In her call for an investigation, Hunt identified areas of potential criminal wrongdoing, based on media reports.

Unlawful intrusion, which Hunt said makes it a felony for any person to photograph or record an image of the intimate area of another person without their knowledge or consent. It also makes it illegal to share or distribute non-consensual images.

Official misconduct or misuse of state property, which Hunt said may have occurred if the pictures were taken with or saved and stored on a state computer.

Witness tampering, a violation Hunt said may have occurred if Groene or any other state senator tried to dissuade the staffer from cooperating in an investigation into the complaint.

Hunt said there could be other potential violations, writing that she had “only done a cursory review of the statutes.”

Her letter was addressed to Nebraska Attorney General Doug Peterson, Nebraska State Patrol Superintendent Col. John A. Bolduc and Capt. Lance Rogers, who is in charge of security at the Nebraska State Capitol.

A State Patrol spokesperson confirmed that the patrol received Hunt’s letter and is in communication with the Attorney General’s Office. A spokesperson for the AG’s Office said the office will review the letter and assess its role.

Groene on Friday acknowledged that he “made a mistake” in taking the photos. Asked why he took them, he said: “Just stupid. I just did — stupid.”

He said he intended to submit his letter of resignation Monday. He cited the politics of the ordeal, rather than “the seriousness of the crime,” as his rationale for resigning. Groene is a registered Republican.

“I’m not gonna let the Democrats attack me and embarrass my family and my wife,” he said.

The Nebraska Democratic Party put out a statement condemning the senator and the state GOP on Friday before Groene announced his resignation. Democratic Party Chair Jane Kleeb urged Sen. Mike Hilgers, speaker of the Legislature, to answer questions regarding the incident.

Hilgers on Friday acknowledged that Groene informed him of his intent to resign — a decision that was supported by top Republican officials.

Gov. Pete Ricketts also said he spoke with Groene on Friday “and we both agreed it was best for him to resign.”

Taylor Gage, executive director of the Nebraska GOP, told The World-Herald in an email that the party supports Groene’s decision to resign.

Groene, who is barred from seeking reelection in the Legislature due to term limits, said he was dropping his candidacy for a seat on the University of Nebraska Board of Regents and leaving politics all together.

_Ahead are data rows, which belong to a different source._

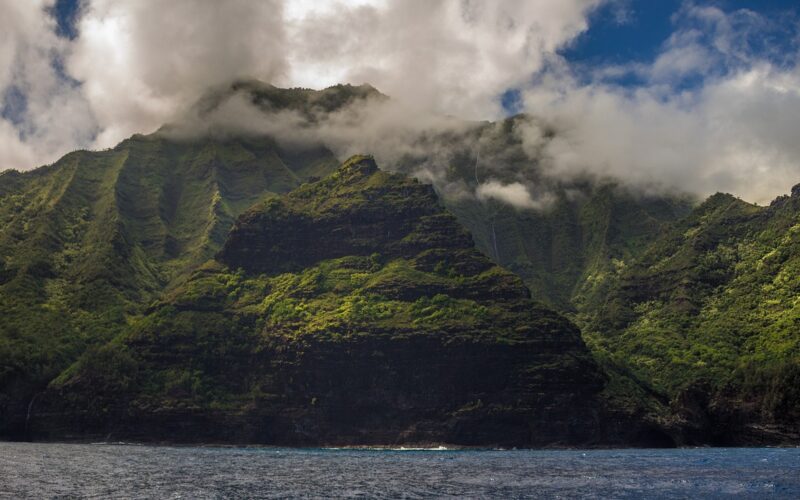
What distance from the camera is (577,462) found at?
599 feet

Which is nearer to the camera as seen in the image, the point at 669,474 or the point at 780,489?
the point at 780,489

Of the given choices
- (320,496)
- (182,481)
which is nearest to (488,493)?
(320,496)

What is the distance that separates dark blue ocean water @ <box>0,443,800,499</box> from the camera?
107812 mm

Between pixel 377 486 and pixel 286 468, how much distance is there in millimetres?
42012

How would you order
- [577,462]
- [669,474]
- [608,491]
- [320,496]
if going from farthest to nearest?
[577,462] → [669,474] → [608,491] → [320,496]

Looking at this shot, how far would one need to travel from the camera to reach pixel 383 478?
134m

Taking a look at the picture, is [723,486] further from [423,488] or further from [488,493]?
[423,488]

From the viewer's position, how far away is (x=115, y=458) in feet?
576

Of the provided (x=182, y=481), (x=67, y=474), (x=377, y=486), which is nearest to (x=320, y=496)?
(x=377, y=486)

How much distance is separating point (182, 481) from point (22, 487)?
2340 cm

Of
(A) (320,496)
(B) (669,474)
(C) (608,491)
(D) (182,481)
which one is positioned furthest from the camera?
(B) (669,474)

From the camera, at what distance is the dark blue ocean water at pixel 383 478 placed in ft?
354

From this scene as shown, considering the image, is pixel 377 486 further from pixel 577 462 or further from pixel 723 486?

“I’m done with politics,” he said. “I’m done.”

Ricketts will be able to appoint a replacement for the remainder of Groene’s term, which ends in early January 2023. To serve beyond that date, a candidate would have to run for election this year. As of Friday, three candidates had filed for Groene’s District 42 seat: Chris Bruns, Mel McNea and Brenda K. Fourtner. Individuals who don’t currently hold elected office have until March 1 to file.

Thursday marked the 28th day of a 60-day legislative session. Lawmakers are expected to return Tuesday to the Capitol after a four-day recess.